La mostra è gratuita ed è la prima, così grande, riservata al fotografo americano in Italia: vi sono esposte più di 70 foto, incontrerete soprattutto neve, cime, alberi e cascate. Lo spazio è ampio, poco affollato, non surriscaldato, ben illuminato. Ci sono immagini piccole, da guardare da vicino, in cui la neve sembra burro lasciato fuori dal frigorifero già da qualche minuto; altre grandi (poche) in cui le rocce striate dell’Arizona sembrano strati di gelato variegato; i grandi fiumi che curvano nel canyon sono liquidi e pastosi, immobili e veloci. Tutto ha una consistenza che si sente sulle dita, mentre si osserva. Tutto è in bianco e nero, a sottolineare un’omogeneità che trasmette tranquillità; a volte sembra togliere, a volte sembra dare qualcosa in più: magia, profondità, realtà, emozione. Dal primo centimetro di stampa, in basso, ad oltre l’orizzonte, le immagini di Adams sono definite, piene, esaustive, non celano nulla, tutto mostrano ad un osservatore stupefatto.

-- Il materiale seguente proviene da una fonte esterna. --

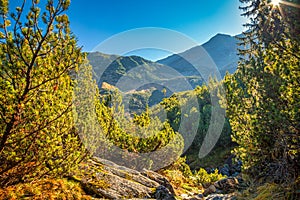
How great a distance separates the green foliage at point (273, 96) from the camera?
5.98m

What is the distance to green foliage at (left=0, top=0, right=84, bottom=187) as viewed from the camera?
3818 millimetres

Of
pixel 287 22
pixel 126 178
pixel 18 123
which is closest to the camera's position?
pixel 18 123

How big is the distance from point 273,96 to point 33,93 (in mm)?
6532

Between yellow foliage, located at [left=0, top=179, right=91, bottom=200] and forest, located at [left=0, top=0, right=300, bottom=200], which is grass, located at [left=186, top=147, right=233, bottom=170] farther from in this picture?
yellow foliage, located at [left=0, top=179, right=91, bottom=200]

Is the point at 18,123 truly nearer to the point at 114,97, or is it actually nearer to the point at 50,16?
the point at 50,16

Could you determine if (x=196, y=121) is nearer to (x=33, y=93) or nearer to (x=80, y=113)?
(x=80, y=113)

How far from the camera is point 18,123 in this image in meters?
4.23

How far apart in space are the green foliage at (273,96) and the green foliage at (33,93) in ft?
18.1

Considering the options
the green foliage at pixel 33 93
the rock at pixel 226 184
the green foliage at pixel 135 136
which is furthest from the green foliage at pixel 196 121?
the green foliage at pixel 33 93

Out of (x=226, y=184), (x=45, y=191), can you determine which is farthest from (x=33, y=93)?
(x=226, y=184)

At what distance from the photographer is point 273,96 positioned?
6699 millimetres

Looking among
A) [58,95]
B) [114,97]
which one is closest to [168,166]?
[114,97]

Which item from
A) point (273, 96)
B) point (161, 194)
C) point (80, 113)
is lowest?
point (161, 194)

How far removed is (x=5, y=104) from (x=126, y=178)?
7.71m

Possono sembrare paesaggi, registrazioni di scorci naturali. Sono molto più di questo: Adams stesso, con Monolith, the face of Half Dome, comincia la sua carriera di fotografo, crea la sua prima “visualizzazione”, intesa come il tentativo di esprimere lo stesso sentimento estetico ed emozionale che percepiva nel momento in cui ha scattato la foto.